Best about the book are the illustrative examples. One describes experiment in which the woman carries out an unconscious post-hypnotic suggestion to stuff roses into her shoe at a party. When challenged, she comes out with imaginary conscious justifications and becomes distressed. This makes me think of much behaviour in the real world. Hypnotic amnesia is naturally-occurring.
I also like the “Pavlov’s Dog”-style experiment that proves rats to be more intelligent than humans. Rats were conditioned to associate food with a sound. The food ceased to be given after a while and eventually the rats gave up responding to the sound. The same experiment was done with humans and money but the humans never gave up even long after no money was being given.
In terms of theory, much of the book is a summary of NLP and Ericksonian theory, although Heller’s depiction of eye accessing cues differs from standard NLP teaching.
Simply a Classic
OK, let's start with the flaws:
1. Neuroscientist Michael S. Gazzaniga is mentioned about half a dozen times, and almost every time, even in the Bibliography, his name is spelt "Gazzaneza".
That's it. End of flaws.
Everything else is just terrific and for anyone interested in hypnosis, or NLP, or both, this is one of those rare books You simply Must Have.
At the time of writing Amazon were pairing this book with "Training Trances" - which is a pretty powerful combination. But the books aren't just two stabs at the same material, they are significantly different views of much of the stuff that NLP is based on, and in particular the work of Milton Erickson.
The difference between the two books, and I say this with respect to all the authors, is that where "Training Trances" tells you what to DO, "Monsters and Magical Sticks" shows you how to LIVE "it".
(And in case you were thinking that "it" is Ericksonian-style hypnosis, as the book's subtitle says: "There's No Such Thing As Hypnosis?")

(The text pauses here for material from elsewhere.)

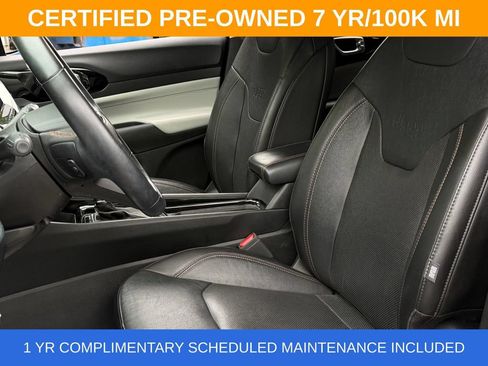 Used 2022 Jeep Compass Limited AWD/4WD image 19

Just like "Training Trances", and despite its apparent simplicity this is a book that can be read over and over again. And each time you read it you'll find something that you didn't get before.
If this book is anything to go by, Dr Steven Heller seems to have been very much in the same mould as Milton Erickson, gentle, tolerant, humorous, caring, etc., etc.
At the end of the Epilogue, Nicholas Tharcher has included a brief obituary that includes these words:
"Though his work and his legacy endures, his presence, his sense of humor, and his enormous energy are gone. As one of his many friends I miss him."
By the time you finish reading this book, the only book by Heller now in print, I wouldn't be at all surprised if you feel much the same way.
A great book. Do yourself a BIG FAVOUR and get it.
Excellent introduction
Fantastic introduction to NLP/hypnosis - written in a simple, practical style with a good overview for people with no experience to the field, and enough meat to be worth reading for people who already know a bit about it. This and Bandler's Frogs into Princes are my top two introductory books to the subject.